*原文节选*

MongoDB Cluster Architecture
MongoDB 有两种集群的架构,分别是 replication 和 sharding。这两种架构各有侧重点,分别使用不同的应用场景:Replication 主要通过主从多副本,保证数据的可靠性; Sharding 主要是通过数据的分片,保证数据的可用性和高并发。下面主要介绍如何容器化 replication 类型的 MongoDB 集群。
MongoDB Cluster by Docker Compose
Generate Key File
MongoDB Cluster 中的各 member 间需要通过 keyfile 进行内部的 authentication。产生 keyfile 的步骤如下:
$ cd data
$ openssl rand -base64 741 > mongodb-keyfile
Setup Cluster
mongodb-cluster.yaml:
version: '3.1'
services:
mongo1:
image: mongo:3.6.4
volumes:
- ./data/docker-entrypoint-initdb.d:/docker-entrypoint-initdb.d
- ./data/mongodb-keyfile:/data/config/mongodb-keyfile
command:
- mongod
- "--replSet"
- rs0
- "--bind_ip"
- 0.0.0.0
- "--smallfiles"
- "--noprealloc"
- "--clusterAuthMode"
- keyFile
- "--keyFile"
- "/data/config/mongodb-keyfile"
expose:
- "27017"
ports:
- "30000:27017"
environment:
MONGO_INITDB_ROOT_USERNAME: admin
MONGO_INITDB_ROOT_PASSWORD: Pwd123456
mongo2:
image: mongo:3.6.4
volumes:
- ./data/docker-entrypoint-initdb.d:/docker-entrypoint-initdb.d
- ./data/mongodb-keyfile:/data/config/mongodb-keyfile
command:
- mongod
- "--replSet"
- rs0
- "--bind_ip"
- 0.0.0.0
- "--smallfiles"
- "--noprealloc"
- "--clusterAuthMode"
- keyFile
- "--keyFile"
- "/data/config/mongodb-keyfile"
expose:
- "27017"
ports:
- "30001:27017"
environment:
MONGO_INITDB_ROOT_USERNAME: admin
MONGO_INITDB_ROOT_PASSWORD: Pwd123456
mongo3:
image: cmongo:3.6.4
volumes:
- ./data/docker-entrypoint-initdb.d:/docker-entrypoint-initdb.d
- ./data/mongodb-keyfile:/data/config/mongodb-keyfile
command:
- mongod
- "--replSet"
- rs0
- "--bind_ip"
- 0.0.0.0
- "--smallfiles"
- "--noprealloc"

*数据内容*
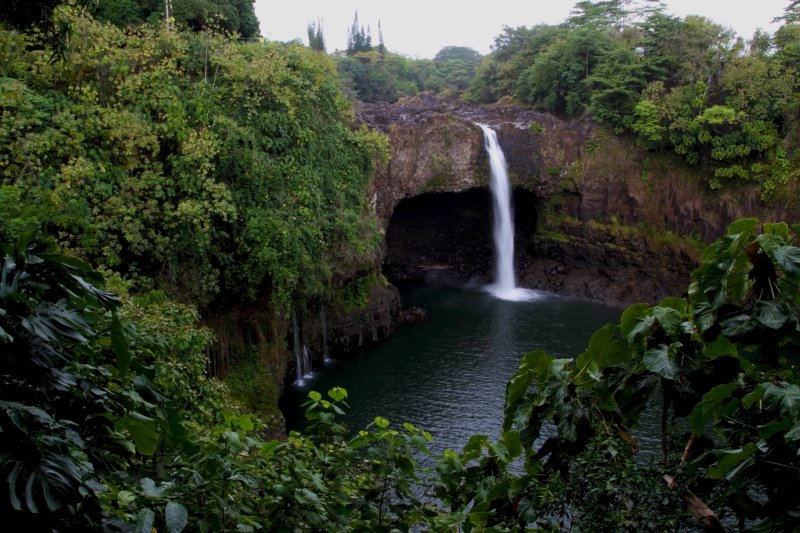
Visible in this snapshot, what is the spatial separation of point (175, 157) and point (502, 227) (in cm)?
1865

*任务清单*
1: 原文节选中，mongo1 服务的 command 下有哪些以“--”开头的参数？请全部列出。
2: 根据原文节选，判断以下说法是否正确，并引用原文中起决定作用的语句：(a) Replication 主要通过数据分片来保证高并发；(b) 集群各 member 之间通过 keyfile 进行内部认证；(c) 生成 keyfile 的命令中，openssl rand 后面的数字是 1024。

*逐题回答*
1: --replSet、--bind_ip、--smallfiles、--noprealloc、--clusterAuthMode、--keyFile

2:
(a) 否。原文为：“Replication 主要通过主从多副本,保证数据的可靠性”。
(b) 是。原文为：“MongoDB Cluster 中的各 member 间需要通过 keyfile 进行内部的 authentication”。
(c) 否。原文为：“$ openssl rand -base64 741 > mongodb-keyfile”。